İstenenler:
1. Ürdün üzerine yazıda "Ürdün, İran'ın insansız" sözlerinden aşağıya, "büyük değişiklikleri yansıtıyor." sözlerine kadar her şeyi kelimesi kelimesine aktarın.
2. Ürdün'ün İsrail'i savunmasını ele alan yazıyı kaldığı yerden sürdürün.

Gösterilen metin:
::::::::::

Haysiyet savaşından utancın kalkanına: Ürdün nasıl düşkünleşti?

19 Nisan 2024

Amman'ın Tel Aviv ile ortaklığı geçtiğimiz Cumartesi günü İsrail topraklarını İran insansız hava araçları ve füzelerine karşı gösterdiği savunmayla zirveye ulaştı. Bunun Haşimi Krallığı'nın geleceği açısından önemli sonuçları olabilir.

YDH- Ürdün'ün Filistin direnişine karşı 1970'teki "Kara Eylül" katliamlarına kadar uzanan düşmanlık geçmişini 13 Nisan'da Siyonist varlığa koruyucu kalkan görevi üstlenmesiyle birlikte değerlendiren Halil Harp'ın, Orinoco Tribune'da ''From the ‘Battle of Dignity’ to the Shield of Shame: How Jordan Has Fallen''  başlığıyla yayınlanan makalesi Batı Asya'daki ittifakların yeniden düzenlenmesini analiz ediyor. Keda Bakış YDH için çevirdi.

***

İran'ın 13 Nisan'da İsrail'e karşı misilleme saldırısı sırasında en endişe verici gelişme, savunma amaçlı bir askeri ittifakın kurulmasıydı. ABD, İngiltere, Ürdün ve Fransa'dan oluşan bu ittifak, işgal devletini korumak için birleşti. Ürdün'ün İsrail'e tam destek vermeyi seçmesi endişe vericidir, özellikle de Arap ulusları İsrail'in eylemlerine karşı öfke konusunda birleşmişken.

Ürdün, İran'ın insansız hava araçlarını ve füzelerini durdurmada önemli bir rol oynadı. Tüm Arap ve Müslüman ülkeler arasında Haşimi Krallığı İsrail'in "güvenlik duvarı" olarak bölgesel bir askeri ittifak içinde Tel Aviv'e doğrudan askeri savunma sağladı.

Her ne kadar Amman her zaman İsrail'i desteklemiş olsa da, son dönemde bu tutumunu yeniden teyit etmesi Batı Asya'daki askeri stratejilerdeki daha büyük değişiklikleri yansıtıyor.

Batı Asya'daki çatışmaların dinamikleri sürekli olarak değişmektedir ve bu yeni denklem, kalıpların ve stratejilerin yeniden değerlendirilmesini gerektirecektir. Direniş Ekseni de dahil olmak üzere ittifaklar değiştikçe, değişen manzarayı ve stratejik konumlardaki batılı füze önleme kabiliyetlerinin varlığını dikkate almak önemlidir.

::::::::::

Sağlanan veriler:

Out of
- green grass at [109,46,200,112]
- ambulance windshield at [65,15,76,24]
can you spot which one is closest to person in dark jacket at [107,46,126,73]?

::::::::::

Yanıtlar:
1.
Ürdün, İran'ın insansız hava araçlarını ve füzelerini durdurmada önemli bir rol oynadı. Tüm Arap ve Müslüman ülkeler arasında Haşimi Krallığı İsrail'in "güvenlik duvarı" olarak bölgesel bir askeri ittifak içinde Tel Aviv'e doğrudan askeri savunma sağladı.

Her ne kadar Amman her zaman İsrail'i desteklemiş olsa da, son dönemde bu tutumunu yeniden teyit etmesi Batı Asya'daki askeri stratejilerdeki daha büyük değişiklikleri yansıtıyor.

2.
Irak'taki Ayn el-Esed üssünden Suriye, Ürdün ve Irak sınırındaki el-Tenef üssüne, Nakab çölündeki Maşabim üssünden Ürdün'ün kuzeybatısındaki Kral Faysal üssüne kadar bu bölgeler gelecekteki çatışmaların şekillenmesinde önemli bir rol oynamaktadır.

Stratejik değişimler

Ürdün hükümeti yıllar içinde Filistin davasına ve "Arapçılığa" olan bağlılığını önemli ölçüde azalttı.

Bu durum 1968'de İsrail'e karşı verdiği ''Haysiyet Savaşı''ndan Kral 2. Abdullah'ın Gazze Şeridi'ndeki Ürdün sahra hastanesine havadan tıbbi yardım atarak ülkesinin "başarısıyla" övündüğü 5 Kasım'a ve şimdi de oldukça şaşırtıcı bir şekilde İsrail'in güvenliğini İran'ın misilleme saldırılarından korumak için hava kuvvetlerini kullanmasına kadar izlenebilir.

The Cradle'a konuşan Ürdünlü bir muhalif aktivistin de vurguladığı gibi, bu değişim sadece tepkisel bir önlem değil, işgal devletiyle yıllardır sürdürülen kapsamlı güvenlik ve askeri koordinasyonun doruk noktasıdır. Füzesavar ve insansız hava aracı operasyonlarına bu köklü entegrasyon, anlık bir tepkiden ziyade stratejik bir evrimi yansıtmaktadır.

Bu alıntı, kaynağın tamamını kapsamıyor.